* [What to work on] Output all of the data below exactly as given.

* [Raw data]
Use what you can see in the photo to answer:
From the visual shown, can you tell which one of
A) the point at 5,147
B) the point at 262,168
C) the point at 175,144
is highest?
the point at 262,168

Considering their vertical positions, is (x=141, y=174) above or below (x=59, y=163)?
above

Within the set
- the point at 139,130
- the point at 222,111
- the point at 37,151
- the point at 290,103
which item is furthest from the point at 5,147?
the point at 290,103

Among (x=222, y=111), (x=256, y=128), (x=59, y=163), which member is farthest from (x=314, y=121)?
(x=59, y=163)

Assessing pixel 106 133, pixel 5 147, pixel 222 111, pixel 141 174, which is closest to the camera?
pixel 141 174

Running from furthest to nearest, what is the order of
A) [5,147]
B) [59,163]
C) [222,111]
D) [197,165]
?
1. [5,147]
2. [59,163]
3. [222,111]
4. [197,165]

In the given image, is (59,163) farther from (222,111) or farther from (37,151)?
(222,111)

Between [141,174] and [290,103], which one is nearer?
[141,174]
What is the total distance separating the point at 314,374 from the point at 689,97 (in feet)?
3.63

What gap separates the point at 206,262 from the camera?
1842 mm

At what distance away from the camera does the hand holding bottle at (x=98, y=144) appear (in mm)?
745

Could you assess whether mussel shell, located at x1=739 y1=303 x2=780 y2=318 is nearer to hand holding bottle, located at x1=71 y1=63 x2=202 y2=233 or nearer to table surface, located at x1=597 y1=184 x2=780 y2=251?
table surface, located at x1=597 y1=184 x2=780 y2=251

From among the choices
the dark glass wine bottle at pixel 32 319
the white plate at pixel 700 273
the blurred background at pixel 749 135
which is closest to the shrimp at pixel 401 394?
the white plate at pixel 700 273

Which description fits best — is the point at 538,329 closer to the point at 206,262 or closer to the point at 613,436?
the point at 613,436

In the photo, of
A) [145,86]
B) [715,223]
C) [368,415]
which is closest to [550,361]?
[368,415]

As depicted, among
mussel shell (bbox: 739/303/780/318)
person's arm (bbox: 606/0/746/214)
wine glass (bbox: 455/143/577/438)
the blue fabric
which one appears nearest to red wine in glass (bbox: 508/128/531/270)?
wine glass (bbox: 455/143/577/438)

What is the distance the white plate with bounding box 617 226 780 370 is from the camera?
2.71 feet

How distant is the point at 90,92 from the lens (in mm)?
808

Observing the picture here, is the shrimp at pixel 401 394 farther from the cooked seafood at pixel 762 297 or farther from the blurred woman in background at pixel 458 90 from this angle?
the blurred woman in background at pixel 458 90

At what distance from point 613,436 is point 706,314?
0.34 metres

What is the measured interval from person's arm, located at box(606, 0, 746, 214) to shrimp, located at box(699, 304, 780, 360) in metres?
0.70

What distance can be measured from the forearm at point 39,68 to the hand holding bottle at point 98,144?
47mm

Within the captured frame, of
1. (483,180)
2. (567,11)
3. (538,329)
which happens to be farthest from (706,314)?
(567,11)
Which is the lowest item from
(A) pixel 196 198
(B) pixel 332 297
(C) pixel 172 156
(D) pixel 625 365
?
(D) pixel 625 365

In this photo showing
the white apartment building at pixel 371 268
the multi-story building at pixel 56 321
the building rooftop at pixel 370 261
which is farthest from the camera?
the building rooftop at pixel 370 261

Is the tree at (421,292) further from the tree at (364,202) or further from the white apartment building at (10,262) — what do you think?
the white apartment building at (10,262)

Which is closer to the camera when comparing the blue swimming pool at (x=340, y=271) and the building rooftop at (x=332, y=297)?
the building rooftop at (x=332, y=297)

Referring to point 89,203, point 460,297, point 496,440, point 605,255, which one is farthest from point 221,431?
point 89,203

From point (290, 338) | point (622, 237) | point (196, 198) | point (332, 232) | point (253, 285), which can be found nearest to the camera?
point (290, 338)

* [Final result]
Use what you can see in the photo to answer:
From the visual shown, can you tell which one of
A) the point at 5,147
B) the point at 262,168
C) the point at 175,144
is highest?
the point at 262,168

Considering their vertical positions, is (x=141, y=174) above or below (x=59, y=163)?
above

Within the set
- the point at 139,130
- the point at 222,111
- the point at 37,151
- the point at 290,103
which item is furthest from the point at 5,147?
the point at 290,103

Among (x=222, y=111), (x=256, y=128), (x=59, y=163), which member is farthest from (x=314, y=121)?
(x=59, y=163)

Assessing pixel 106 133, pixel 5 147, pixel 222 111, pixel 141 174, which is closest to the camera?
pixel 141 174

Running from furthest to nearest, what is the order of
A) [5,147]
B) [59,163]
C) [222,111]
D) [197,165]
?
1. [5,147]
2. [59,163]
3. [222,111]
4. [197,165]

In the given image, is (59,163) farther from (222,111) or farther from (37,151)?
(222,111)

Between [141,174] and [290,103], which one is nearer?
[141,174]
What is the total distance separating the point at 314,374 from the point at 689,97 (in feet)?
3.63

What gap separates the point at 206,262 from the camera?
1842 mm

At what distance away from the camera does the hand holding bottle at (x=98, y=144) appear (in mm)?
745

Could you assess whether mussel shell, located at x1=739 y1=303 x2=780 y2=318 is nearer to hand holding bottle, located at x1=71 y1=63 x2=202 y2=233 or nearer to table surface, located at x1=597 y1=184 x2=780 y2=251?
table surface, located at x1=597 y1=184 x2=780 y2=251

From among the choices
the dark glass wine bottle at pixel 32 319
the white plate at pixel 700 273
the blurred background at pixel 749 135
which is closest to the shrimp at pixel 401 394?
the white plate at pixel 700 273

Which description fits best — is the point at 538,329 closer to the point at 206,262 or closer to the point at 613,436?
the point at 613,436

In the photo, of
A) [145,86]
B) [715,223]
C) [368,415]
which is closest to [550,361]?
[368,415]

As depicted, among
mussel shell (bbox: 739/303/780/318)
person's arm (bbox: 606/0/746/214)
wine glass (bbox: 455/143/577/438)
the blue fabric
which one appears nearest to red wine in glass (bbox: 508/128/531/270)?
wine glass (bbox: 455/143/577/438)

What is the distance the white plate with bounding box 617 226 780 370 is from the camera?
2.71 feet

How distant is the point at 90,92 from the lens (in mm)?
808

Observing the picture here, is the shrimp at pixel 401 394 farther from the cooked seafood at pixel 762 297 or farther from the blurred woman in background at pixel 458 90 from this angle?
the blurred woman in background at pixel 458 90

At what distance from point 613,436 is point 706,314?
0.34 metres

What is the measured interval from person's arm, located at box(606, 0, 746, 214) to shrimp, located at box(699, 304, 780, 360) in metres?
0.70

What distance can be measured from the forearm at point 39,68 to the hand holding bottle at point 98,144?
47mm

Within the captured frame, of
1. (483,180)
2. (567,11)
3. (538,329)
which happens to be farthest from (706,314)?
(567,11)
Which is the lowest item from
(A) pixel 196 198
(B) pixel 332 297
(C) pixel 172 156
(D) pixel 625 365
?
(D) pixel 625 365

In this photo showing
the white apartment building at pixel 371 268
the multi-story building at pixel 56 321
the building rooftop at pixel 370 261
which is farthest from the camera?
the building rooftop at pixel 370 261

Is the tree at (421,292) further from the tree at (364,202) or further from the white apartment building at (10,262) — what do you think?
the white apartment building at (10,262)

Which is closer to the camera when comparing the blue swimming pool at (x=340, y=271) and the building rooftop at (x=332, y=297)?
the building rooftop at (x=332, y=297)

Referring to point 89,203, point 460,297, point 496,440, point 605,255, which one is farthest from point 221,431?
point 89,203

From point (290, 338) | point (622, 237) | point (196, 198) | point (332, 232) | point (253, 285), which can be found nearest to the camera?
point (290, 338)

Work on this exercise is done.